=== Dataset ===
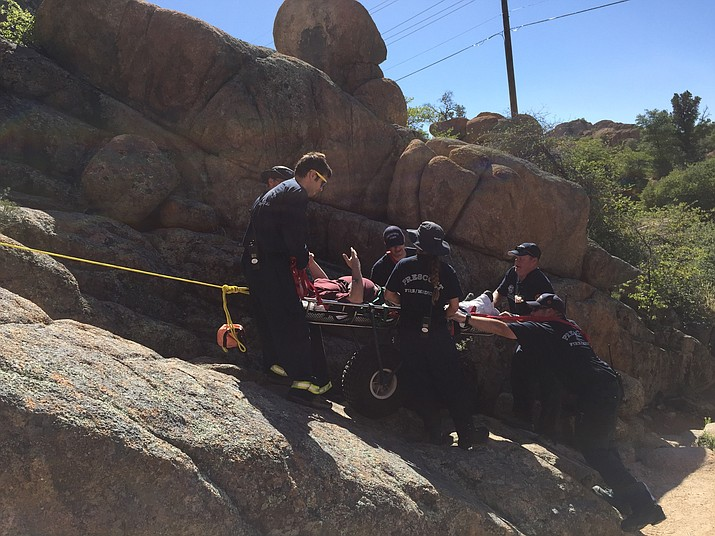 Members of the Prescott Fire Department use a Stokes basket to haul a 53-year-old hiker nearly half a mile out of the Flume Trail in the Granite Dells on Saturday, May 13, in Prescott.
===
=== Dataset ===
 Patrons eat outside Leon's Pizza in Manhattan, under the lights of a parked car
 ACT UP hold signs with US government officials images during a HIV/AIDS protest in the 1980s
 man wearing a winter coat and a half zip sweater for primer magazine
===
* _Task item_:
Copy verbatim, from the listing above, each line from the one containing "ACT UP hold" down to the one containing "man wearing a", inclusive.

* _Expected answer_:
 ACT UP hold signs with US government officials images during a HIV/AIDS protest in the 1980s
 man wearing a winter coat and a half zip sweater for primer magazine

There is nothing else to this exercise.